Licht und Schatten
Eigentlich denkt man, dass mit dem Sommeranfang und den vielen Lockerungen der Covid-19-Beschränkungen die Leichtigkeit des Seins wieder annähernd in greifbare Nähe rücken kann. Und dann verletzt randalierendes Partyvolk in der beschaulichen schwäbischen Metropole Stuttgart 19 Polizisten, verwüstet und plündert die Innenstadt. Und jenseits des Atlantiks blamiert sich ein US-Präsident, der immer mehr Zweifel an seiner Zurechnungsfähigkeit aufkommen lässt, bei seinem ersten Wahlkampfauftritt vor halbleeren Rängen.
Es vergeht kaum mehr ein Tag, an dem eine unfassbare und erschreckende Aussage des 45. US-Präsidenten von seinem Regierungsteam nachträglich als „Scherz“ bezeichnet wird und eingefangen werden muss. Nach der Empfehlung, Coronapatienten direkt Desinfektionsmittel intravenös zu verabreichen, verhöhnt er die bisher 120.000 Opfer der Covid-19-Pandemie mit seiner Erkenntnis, die Fallzahlen dadurch zu senken, einfach weniger zu testen. Wo kein Test, da kein Patient. Das ist noch cleverer als der Versuch des brasilianischen rechtspopulistischen Präsidenten Bolsonaro, die Covid-19-Pandemie dadurch zu beenden, dass die Fallzahlen und Todesfälle nicht mehr veröffentlicht werden sollten, was zum Glück gerichtlich verhindert wurde. Die Frage ist: Wie lange kann sich ein Land wie die USA noch einen solchen Präsidenten leisten? Es steht zu befürchten, dass sämtliche Aktivitäten dieses Präsidenten in den nächsten Monaten nur noch im Zeichen des Wahlkampfes stehen und darauf ausgerichtet sein werden, den Zusammenhalt im Land und die Wirtschaft massiv zu beeinträchtigen.

DATENZEILEN:

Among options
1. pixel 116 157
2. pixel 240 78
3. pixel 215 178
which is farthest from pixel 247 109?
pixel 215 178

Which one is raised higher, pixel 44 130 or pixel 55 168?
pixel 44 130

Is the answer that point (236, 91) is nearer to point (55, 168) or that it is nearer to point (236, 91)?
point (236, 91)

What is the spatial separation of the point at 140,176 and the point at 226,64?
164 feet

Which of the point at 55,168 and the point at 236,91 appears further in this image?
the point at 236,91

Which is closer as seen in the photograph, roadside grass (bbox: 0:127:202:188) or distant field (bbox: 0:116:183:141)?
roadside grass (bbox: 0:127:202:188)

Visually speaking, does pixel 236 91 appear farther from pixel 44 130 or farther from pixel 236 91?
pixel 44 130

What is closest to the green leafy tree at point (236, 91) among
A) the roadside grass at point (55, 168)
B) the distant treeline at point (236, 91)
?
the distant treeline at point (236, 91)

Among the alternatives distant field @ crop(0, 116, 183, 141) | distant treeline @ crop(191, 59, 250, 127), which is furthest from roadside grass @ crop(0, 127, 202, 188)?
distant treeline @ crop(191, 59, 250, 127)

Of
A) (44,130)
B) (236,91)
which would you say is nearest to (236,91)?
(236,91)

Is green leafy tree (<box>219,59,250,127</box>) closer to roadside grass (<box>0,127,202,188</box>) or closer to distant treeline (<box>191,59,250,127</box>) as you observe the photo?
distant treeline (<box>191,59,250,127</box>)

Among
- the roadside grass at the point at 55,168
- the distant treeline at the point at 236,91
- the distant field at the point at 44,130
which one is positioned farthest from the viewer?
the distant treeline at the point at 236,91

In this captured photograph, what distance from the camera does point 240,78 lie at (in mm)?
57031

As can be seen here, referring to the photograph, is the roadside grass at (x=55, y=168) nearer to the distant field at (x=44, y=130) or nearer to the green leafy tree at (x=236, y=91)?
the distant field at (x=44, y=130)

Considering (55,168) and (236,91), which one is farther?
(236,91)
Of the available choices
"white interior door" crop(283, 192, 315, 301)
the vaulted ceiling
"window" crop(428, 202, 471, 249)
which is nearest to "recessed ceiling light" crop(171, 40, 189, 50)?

==

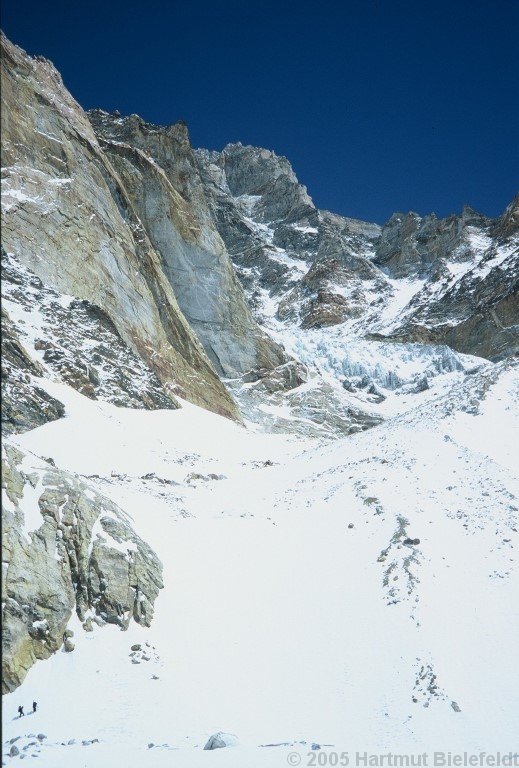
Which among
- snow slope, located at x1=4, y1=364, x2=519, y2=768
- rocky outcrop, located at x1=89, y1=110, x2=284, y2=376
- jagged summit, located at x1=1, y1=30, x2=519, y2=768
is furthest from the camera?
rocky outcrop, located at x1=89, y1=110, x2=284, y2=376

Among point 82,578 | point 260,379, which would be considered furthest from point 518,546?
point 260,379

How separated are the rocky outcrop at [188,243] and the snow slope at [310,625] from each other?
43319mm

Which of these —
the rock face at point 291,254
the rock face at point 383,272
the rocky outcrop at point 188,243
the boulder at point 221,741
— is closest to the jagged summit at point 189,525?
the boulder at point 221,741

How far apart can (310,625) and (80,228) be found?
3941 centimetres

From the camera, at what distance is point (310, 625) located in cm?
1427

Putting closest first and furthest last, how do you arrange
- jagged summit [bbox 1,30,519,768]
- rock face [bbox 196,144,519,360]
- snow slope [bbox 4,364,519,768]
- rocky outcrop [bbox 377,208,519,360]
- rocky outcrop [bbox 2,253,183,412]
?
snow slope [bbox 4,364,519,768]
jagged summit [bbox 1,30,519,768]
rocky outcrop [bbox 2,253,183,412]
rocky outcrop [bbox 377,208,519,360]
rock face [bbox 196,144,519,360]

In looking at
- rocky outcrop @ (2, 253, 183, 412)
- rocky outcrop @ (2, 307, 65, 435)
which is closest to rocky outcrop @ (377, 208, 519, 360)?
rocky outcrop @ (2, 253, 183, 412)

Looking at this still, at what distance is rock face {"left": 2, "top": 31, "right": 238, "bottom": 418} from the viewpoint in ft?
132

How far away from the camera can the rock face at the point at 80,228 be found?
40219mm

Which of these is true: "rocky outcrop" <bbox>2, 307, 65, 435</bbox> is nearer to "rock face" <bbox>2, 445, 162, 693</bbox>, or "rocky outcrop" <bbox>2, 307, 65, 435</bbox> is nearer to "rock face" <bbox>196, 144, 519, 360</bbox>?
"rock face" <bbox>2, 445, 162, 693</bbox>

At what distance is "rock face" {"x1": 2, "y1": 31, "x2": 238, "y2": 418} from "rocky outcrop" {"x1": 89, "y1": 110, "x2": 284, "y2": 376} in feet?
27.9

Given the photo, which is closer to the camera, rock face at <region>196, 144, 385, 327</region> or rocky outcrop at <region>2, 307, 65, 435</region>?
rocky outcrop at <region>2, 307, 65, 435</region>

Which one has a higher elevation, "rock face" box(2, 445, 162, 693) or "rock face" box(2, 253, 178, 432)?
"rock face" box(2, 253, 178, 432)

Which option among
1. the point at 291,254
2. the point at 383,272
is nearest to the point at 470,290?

==

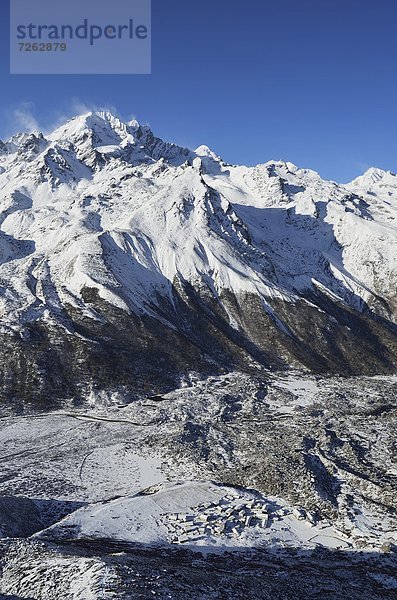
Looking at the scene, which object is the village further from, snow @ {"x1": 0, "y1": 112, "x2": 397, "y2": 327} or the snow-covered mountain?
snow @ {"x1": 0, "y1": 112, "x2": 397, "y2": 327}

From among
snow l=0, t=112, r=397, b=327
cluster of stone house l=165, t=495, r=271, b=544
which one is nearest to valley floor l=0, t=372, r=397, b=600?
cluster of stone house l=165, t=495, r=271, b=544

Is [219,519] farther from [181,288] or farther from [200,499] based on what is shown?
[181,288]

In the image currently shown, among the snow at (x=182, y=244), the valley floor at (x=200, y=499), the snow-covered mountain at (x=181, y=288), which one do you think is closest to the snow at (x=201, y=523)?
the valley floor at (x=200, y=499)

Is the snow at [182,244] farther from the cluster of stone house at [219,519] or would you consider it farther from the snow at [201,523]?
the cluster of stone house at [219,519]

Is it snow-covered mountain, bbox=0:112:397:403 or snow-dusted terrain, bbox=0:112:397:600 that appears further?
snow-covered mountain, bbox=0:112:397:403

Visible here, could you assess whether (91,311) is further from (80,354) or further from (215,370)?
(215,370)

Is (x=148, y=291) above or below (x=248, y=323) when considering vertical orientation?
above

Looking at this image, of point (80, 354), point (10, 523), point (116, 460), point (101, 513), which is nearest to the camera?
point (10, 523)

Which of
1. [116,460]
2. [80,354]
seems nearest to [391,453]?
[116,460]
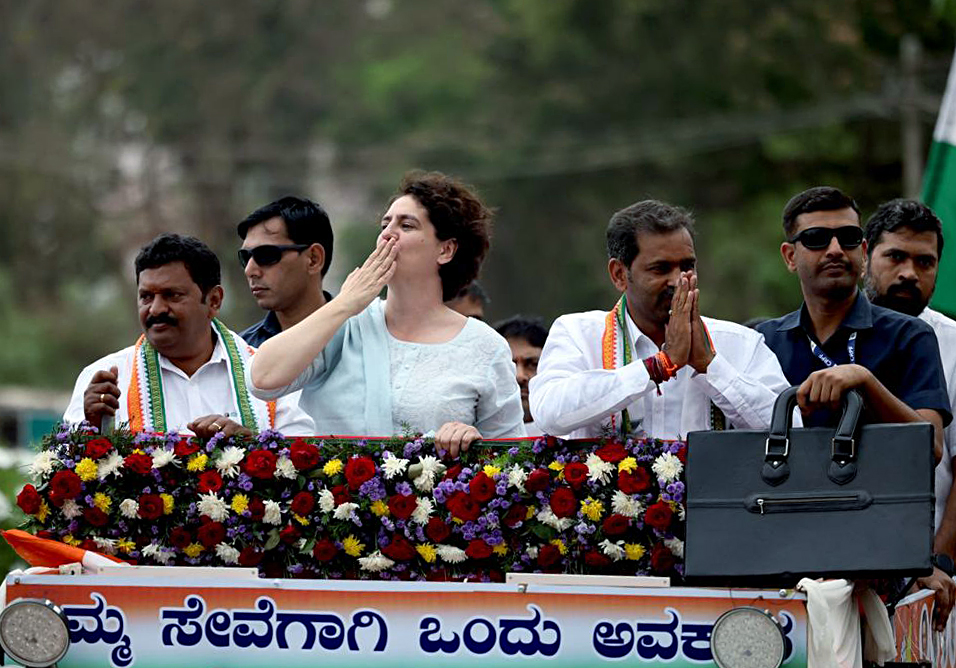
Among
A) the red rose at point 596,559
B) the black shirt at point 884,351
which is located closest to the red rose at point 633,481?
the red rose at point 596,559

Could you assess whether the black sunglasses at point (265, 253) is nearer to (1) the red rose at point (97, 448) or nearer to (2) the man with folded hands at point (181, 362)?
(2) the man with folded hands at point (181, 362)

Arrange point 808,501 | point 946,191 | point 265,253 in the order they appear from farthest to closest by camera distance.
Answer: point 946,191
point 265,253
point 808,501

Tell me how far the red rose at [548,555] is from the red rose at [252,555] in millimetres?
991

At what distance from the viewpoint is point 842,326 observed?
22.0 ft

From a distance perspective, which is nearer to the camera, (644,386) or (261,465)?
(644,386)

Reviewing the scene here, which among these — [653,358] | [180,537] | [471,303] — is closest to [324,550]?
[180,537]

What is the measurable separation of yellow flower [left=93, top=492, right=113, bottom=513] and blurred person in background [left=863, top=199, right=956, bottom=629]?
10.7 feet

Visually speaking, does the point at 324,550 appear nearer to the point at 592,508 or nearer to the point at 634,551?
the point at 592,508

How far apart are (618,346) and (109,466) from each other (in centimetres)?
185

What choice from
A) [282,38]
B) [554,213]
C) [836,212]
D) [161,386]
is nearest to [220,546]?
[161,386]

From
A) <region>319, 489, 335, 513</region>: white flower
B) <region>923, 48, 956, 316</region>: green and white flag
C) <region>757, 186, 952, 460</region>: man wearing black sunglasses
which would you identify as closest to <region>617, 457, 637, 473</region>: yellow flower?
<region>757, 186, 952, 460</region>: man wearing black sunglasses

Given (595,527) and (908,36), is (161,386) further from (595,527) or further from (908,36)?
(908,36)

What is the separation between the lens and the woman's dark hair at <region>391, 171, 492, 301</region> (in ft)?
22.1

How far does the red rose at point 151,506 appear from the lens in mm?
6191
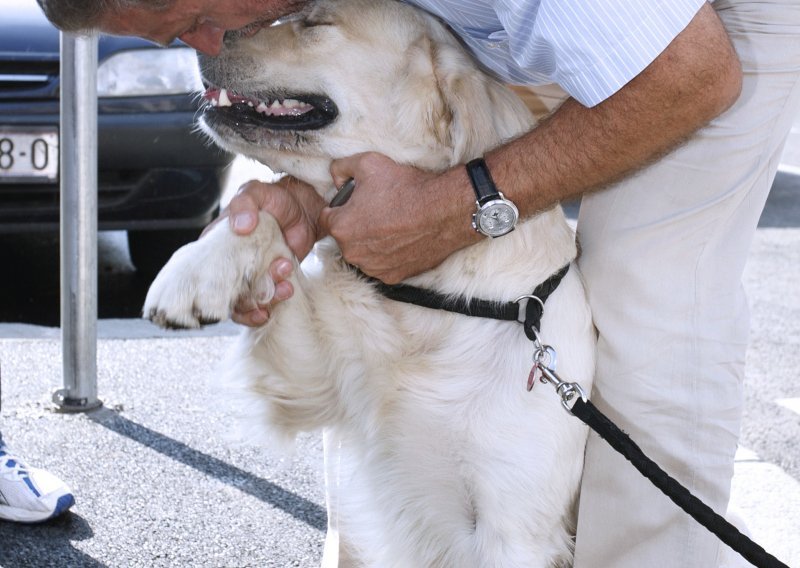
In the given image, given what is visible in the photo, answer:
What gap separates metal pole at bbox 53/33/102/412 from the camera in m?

ARBEITSAUFTRÄGE:
(1) Schreib aus dem Lesetext das Stück von „Licht und Schatten“ bis „vor halbleeren Rängen.“ wortgetreu ab.
(2) Wie viele Polizisten wurden laut Lesetext in Stuttgart verletzt?
(3) Führe den Lesetext über den US-Präsidenten und die Covid-19-Pandemie im Anschluss an seinen letzten Satz weiter.

LÖSUNGEN:
(1)
Licht und Schatten
Eigentlich denkt man, dass mit dem Sommeranfang und den vielen Lockerungen der Covid-19-Beschränkungen die Leichtigkeit des Seins wieder annähernd in greifbare Nähe rücken kann. Und dann verletzt randalierendes Partyvolk in der beschaulichen schwäbischen Metropole Stuttgart 19 Polizisten, verwüstet und plündert die Innenstadt. Und jenseits des Atlantiks blamiert sich ein US-Präsident, der immer mehr Zweifel an seiner Zurechnungsfähigkeit aufkommen lässt, bei seinem ersten Wahlkampfauftritt vor halbleeren Rängen.

(2) 19 Polizisten

(3)
Beim ein oder anderen Punkt besteht sogar Einigkeit mit den US-Demokraten, z. B. bei der generellen Behandlung Chinas. Aber die Art und Weise des Vorgehens und der Aussagen des US-Präsidenten zerschlagen national und international viel Porzellan. Hinzu kommt die Uneinigkeit hinsichtlich des Fortbestandes des im Januar ausgehandelten Handelsabkommens mit China. Der wichtigste Handelsberater der US-Regierung Navarro vermeldete, dass das Handelsabkommen mit China quasi „vorbei“ sei, sein Chef bestätigt per seit neuestem ungeliebtem, aber immer noch eifrig genutztem Twitter-Medium, dass es natürlich noch intakt sei – Ergebnis: Konfusion! Die US-Aktienmärkte nehmen es noch gelassen und orientieren sich lieber an den im Vergleich zum katastrophalen Absturz der Wirtschaft im März und April deutlich besseren Wirtschaftsdaten.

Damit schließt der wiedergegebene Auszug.